On Tue, Dec 17, 2013 at 7:36 AM, Ferenc Kovacs <tyra3l@gmail.com> wrote:
>
>
>
> On Tue, Dec 17, 2013 at 1:21 PM, Joe Watkins <krakjoe@php.net> wrote:
>
>> On 12/17/2013 12:08 PM, Daniel Lowrey wrote:
>>
>>> given that this is a security related change, one could argue that
>>>>
>>> security
>>>
>>>> fixes should be ok to go in a minor version, even if they break BC.
>>>>
>>>
>>> This was my thought process. In my mind the RFC is about improving
>>> security
>>> for users who don't know any better. I'm hoping to avoid the "Are we
>>> allowed to break BC?" discussion.
>>>
>>
>> Okay, but nobody is asking the question "are we allowed to break
>> compatiblity for no good reason", because it's a silly question.
>>
>>
>>
>>> Adding a CA file to the distribution is exceedingly simple, but this is
>>> not
>>> a silver bullet. For example, the Mozilla CA file used by cURL is usually
>>> updated three or four times a year. Even when bundling a CA file it would
>>> only be a matter of time before a distribution's version was out of date.
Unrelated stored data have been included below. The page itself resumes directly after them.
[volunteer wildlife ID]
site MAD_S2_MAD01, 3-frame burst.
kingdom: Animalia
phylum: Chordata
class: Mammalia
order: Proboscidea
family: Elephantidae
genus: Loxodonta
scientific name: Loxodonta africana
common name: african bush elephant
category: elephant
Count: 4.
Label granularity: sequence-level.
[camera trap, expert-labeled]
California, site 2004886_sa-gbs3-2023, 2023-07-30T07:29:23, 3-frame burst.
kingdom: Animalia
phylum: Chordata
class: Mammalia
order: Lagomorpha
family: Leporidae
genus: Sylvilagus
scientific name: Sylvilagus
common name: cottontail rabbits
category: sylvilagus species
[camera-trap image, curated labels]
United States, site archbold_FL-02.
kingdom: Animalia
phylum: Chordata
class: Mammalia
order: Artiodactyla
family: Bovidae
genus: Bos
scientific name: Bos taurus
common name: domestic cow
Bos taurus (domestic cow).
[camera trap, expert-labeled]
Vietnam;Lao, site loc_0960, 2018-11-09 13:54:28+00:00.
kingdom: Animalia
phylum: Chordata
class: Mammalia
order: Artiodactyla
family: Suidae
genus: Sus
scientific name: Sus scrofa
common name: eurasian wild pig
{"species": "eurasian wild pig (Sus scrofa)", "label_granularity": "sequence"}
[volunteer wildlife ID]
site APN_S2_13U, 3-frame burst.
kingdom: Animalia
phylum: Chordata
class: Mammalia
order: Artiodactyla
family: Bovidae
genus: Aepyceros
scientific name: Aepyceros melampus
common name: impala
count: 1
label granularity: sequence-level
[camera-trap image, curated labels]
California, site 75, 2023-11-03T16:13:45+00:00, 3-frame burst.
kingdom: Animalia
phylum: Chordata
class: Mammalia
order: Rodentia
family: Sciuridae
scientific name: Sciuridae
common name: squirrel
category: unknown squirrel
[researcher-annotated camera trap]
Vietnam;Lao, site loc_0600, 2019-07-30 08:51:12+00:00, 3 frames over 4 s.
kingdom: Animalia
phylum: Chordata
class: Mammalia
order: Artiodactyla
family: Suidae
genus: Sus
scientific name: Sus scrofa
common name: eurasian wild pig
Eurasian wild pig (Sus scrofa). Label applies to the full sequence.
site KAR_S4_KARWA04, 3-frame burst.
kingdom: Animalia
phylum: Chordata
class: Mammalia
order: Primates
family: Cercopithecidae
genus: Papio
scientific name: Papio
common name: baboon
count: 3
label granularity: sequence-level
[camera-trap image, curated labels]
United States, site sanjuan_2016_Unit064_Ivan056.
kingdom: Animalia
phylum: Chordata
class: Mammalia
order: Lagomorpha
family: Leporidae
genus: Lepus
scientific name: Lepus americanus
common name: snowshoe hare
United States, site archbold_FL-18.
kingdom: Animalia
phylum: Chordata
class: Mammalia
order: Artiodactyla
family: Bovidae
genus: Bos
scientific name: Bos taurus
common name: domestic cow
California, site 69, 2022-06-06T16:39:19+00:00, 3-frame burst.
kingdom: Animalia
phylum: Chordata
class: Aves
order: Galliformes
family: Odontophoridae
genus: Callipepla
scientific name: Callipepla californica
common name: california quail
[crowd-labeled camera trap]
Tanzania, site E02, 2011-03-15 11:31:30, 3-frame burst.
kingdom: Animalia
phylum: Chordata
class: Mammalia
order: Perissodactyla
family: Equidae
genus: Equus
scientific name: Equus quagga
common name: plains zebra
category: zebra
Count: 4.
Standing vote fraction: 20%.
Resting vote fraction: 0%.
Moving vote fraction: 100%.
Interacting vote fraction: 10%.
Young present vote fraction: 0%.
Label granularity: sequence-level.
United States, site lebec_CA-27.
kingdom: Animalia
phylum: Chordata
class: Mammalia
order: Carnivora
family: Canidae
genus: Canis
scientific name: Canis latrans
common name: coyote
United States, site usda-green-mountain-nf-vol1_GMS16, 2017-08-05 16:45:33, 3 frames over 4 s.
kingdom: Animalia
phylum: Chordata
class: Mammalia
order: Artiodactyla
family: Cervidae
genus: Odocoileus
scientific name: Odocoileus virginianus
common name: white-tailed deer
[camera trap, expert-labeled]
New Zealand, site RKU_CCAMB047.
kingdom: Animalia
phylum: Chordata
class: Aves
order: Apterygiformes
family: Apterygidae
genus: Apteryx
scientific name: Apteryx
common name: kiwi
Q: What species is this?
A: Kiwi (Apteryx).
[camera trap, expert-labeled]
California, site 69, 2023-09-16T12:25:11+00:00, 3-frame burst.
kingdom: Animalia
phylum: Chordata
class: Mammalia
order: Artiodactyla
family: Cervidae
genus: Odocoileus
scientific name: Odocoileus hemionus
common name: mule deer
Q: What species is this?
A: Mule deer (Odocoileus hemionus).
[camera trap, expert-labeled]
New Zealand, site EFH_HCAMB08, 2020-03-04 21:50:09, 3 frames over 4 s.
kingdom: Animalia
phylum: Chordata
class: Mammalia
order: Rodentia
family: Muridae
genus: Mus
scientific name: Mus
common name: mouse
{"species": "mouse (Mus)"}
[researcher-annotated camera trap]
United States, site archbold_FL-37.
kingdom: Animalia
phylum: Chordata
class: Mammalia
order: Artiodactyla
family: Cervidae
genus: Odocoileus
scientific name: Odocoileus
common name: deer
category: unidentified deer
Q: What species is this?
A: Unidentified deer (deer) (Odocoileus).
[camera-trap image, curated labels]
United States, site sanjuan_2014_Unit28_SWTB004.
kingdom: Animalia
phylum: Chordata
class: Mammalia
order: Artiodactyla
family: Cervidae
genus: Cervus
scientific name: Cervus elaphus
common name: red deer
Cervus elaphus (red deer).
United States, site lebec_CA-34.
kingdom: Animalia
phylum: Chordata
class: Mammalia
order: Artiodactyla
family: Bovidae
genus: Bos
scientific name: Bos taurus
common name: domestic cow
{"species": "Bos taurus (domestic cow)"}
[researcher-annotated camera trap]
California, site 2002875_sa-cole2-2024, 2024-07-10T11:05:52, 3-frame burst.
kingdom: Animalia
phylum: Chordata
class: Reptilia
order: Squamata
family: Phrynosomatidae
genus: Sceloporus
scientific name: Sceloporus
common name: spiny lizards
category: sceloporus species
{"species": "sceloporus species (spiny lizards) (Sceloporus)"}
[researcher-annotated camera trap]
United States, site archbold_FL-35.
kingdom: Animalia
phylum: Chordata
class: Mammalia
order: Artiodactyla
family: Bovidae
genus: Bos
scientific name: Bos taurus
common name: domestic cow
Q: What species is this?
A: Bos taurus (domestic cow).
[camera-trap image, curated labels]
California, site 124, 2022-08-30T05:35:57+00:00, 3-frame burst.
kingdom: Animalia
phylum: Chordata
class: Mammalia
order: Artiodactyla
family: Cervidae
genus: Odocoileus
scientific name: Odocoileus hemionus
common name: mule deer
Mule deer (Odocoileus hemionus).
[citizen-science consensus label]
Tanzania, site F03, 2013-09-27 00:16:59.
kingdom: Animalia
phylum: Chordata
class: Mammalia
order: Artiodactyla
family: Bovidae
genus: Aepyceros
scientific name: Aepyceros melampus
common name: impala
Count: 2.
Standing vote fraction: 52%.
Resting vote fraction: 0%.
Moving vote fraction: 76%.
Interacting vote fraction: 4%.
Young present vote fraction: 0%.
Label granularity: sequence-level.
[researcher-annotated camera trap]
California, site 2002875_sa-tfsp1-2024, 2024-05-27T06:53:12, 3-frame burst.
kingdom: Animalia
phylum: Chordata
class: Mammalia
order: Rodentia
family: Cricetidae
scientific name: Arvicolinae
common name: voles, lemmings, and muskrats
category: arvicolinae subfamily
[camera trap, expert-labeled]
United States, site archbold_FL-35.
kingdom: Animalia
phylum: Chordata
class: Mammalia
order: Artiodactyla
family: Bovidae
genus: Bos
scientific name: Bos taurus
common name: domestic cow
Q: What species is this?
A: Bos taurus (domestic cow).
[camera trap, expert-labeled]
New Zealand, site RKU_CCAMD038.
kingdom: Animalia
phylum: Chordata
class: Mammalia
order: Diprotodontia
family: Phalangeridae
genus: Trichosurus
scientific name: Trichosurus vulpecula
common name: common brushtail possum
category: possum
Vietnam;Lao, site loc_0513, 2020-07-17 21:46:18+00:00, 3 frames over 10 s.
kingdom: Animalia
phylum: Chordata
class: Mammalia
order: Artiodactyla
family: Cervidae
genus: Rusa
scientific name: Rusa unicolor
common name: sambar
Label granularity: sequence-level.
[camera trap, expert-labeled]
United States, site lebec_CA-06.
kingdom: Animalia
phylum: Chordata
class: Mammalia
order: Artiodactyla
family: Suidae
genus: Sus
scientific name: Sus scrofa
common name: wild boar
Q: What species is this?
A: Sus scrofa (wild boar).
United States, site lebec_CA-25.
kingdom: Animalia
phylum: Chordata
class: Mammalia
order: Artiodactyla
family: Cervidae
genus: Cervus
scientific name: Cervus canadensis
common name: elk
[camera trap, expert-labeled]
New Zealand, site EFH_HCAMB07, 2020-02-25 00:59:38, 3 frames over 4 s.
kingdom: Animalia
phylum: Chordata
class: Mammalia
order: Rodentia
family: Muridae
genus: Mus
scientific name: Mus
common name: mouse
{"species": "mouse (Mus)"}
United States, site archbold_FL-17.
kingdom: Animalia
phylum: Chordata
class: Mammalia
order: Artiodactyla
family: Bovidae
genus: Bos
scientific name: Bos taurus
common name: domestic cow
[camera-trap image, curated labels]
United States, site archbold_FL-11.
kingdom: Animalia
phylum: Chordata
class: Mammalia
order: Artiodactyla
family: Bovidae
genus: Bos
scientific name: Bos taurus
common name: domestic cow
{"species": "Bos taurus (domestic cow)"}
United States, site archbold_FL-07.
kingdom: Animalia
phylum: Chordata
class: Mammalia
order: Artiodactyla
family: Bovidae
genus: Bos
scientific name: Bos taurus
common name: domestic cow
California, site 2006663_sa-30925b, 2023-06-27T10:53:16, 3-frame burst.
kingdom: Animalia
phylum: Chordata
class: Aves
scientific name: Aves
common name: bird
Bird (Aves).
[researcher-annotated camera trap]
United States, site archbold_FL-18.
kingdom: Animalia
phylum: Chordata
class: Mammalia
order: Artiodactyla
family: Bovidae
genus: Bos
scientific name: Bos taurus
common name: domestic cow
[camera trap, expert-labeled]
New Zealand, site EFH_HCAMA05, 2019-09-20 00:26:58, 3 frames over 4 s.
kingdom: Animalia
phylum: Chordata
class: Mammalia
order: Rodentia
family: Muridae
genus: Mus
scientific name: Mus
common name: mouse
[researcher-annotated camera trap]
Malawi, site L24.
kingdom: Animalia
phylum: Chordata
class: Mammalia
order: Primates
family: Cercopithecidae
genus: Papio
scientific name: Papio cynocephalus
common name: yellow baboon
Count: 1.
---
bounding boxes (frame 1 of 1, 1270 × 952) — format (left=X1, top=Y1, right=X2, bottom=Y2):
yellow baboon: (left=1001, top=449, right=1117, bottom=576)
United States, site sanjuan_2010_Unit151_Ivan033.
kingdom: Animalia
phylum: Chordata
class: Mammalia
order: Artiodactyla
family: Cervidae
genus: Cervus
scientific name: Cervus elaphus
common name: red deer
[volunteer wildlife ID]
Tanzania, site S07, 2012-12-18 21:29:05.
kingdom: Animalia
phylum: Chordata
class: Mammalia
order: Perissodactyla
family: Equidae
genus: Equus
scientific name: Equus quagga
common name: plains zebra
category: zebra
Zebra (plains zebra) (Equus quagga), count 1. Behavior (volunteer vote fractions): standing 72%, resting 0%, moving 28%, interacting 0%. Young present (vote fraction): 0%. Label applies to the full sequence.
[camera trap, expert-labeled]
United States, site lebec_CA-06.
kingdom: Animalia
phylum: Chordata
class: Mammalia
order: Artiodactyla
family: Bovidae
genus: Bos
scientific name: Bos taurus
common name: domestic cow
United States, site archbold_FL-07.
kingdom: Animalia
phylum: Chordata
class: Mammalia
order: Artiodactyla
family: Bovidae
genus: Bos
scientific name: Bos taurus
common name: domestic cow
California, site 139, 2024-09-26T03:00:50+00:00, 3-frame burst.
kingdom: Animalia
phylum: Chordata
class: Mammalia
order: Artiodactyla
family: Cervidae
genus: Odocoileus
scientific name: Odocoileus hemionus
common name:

>>> In the end we can only do so much before users must bear the weight of
>>> maintaining an acceptable level of security themselves.
>>>
>>>
>>>
>> So then bundle it, doing something is much better than doing nothing,
>> there are plenty of opportunities to update the cafile with minor versions,
>> the package maintainers will likely solve the stale cafile problem for us
>> on the major distributions, when they see we are actually doing something
>> about it ...
>>
>> It really does not seem sensible to purposefully break compatibility when
>> it can be retained easily, the vote is going to be split with no clear
>> outcome doing no good for anyone. Reduce the options to two if you want to
>> actually move forward.
>>
>> That's enough from me, gonna go find something to break :)
>>
>>
> Don't forget that bundling a CA file also means that take the burden of
> keeping it up-to-date to our shoulders.
> I'm not saying that we shouldn't do it, but if we do then we have to make
> sure that we understand the implications.
> Even if we take the "easy" path, and select an already existing CA bundle
> (eg. Mozilla), we have to make sure to always ship the up-to-date version
> and there could be events, when we would need to create a release only
> because some CA incident (like what happened with DigiNotar in 2011 which
> forced the everybody shipping CA bundles to update their bundle to remove
> this CA from it's list of trusted CAs).
> As I've said, I'm only stating this so everybody can understand the
> implications before voting.
>
> --
> Ferenc Kovács
> @Tyr43l - http://tyrael.hu
>
Regarding the alteration of voting options Joe requested ...
I do believe approving the patch without bundling a CA file is a valid
option. As Ferenc mentioned there are potential maintenance issues with
including a CA file and I do not feel comfortable forcing the hand of the
release managers on this point. The vote exists between "yes" and "yes with
a bundled file" for this reason to tease out what's best for PHP in this
scenario. Please make sure you understand the ramifications of your choice
before voting.
I do want to preemptively address the idea that not including a CA file
would somehow cause disastrous BC breakage. In my opinion this could not be
further from the truth. APIs are not changing. The return value is already
FALSE with a warning generated on a connection or transfer failure. Code
should already have error checking in place for this potential scenario
because socket transfers are never guaranteed (maybe your ethernet cable is
unplugged).
The only difference this patch makes is to expand the reasons why a
transfer can return FALSE with an E_WARNING to include "you're doing
something dangerous." As far as BC breakage goes, this is as
backward-compatible as a BC break could possibly be.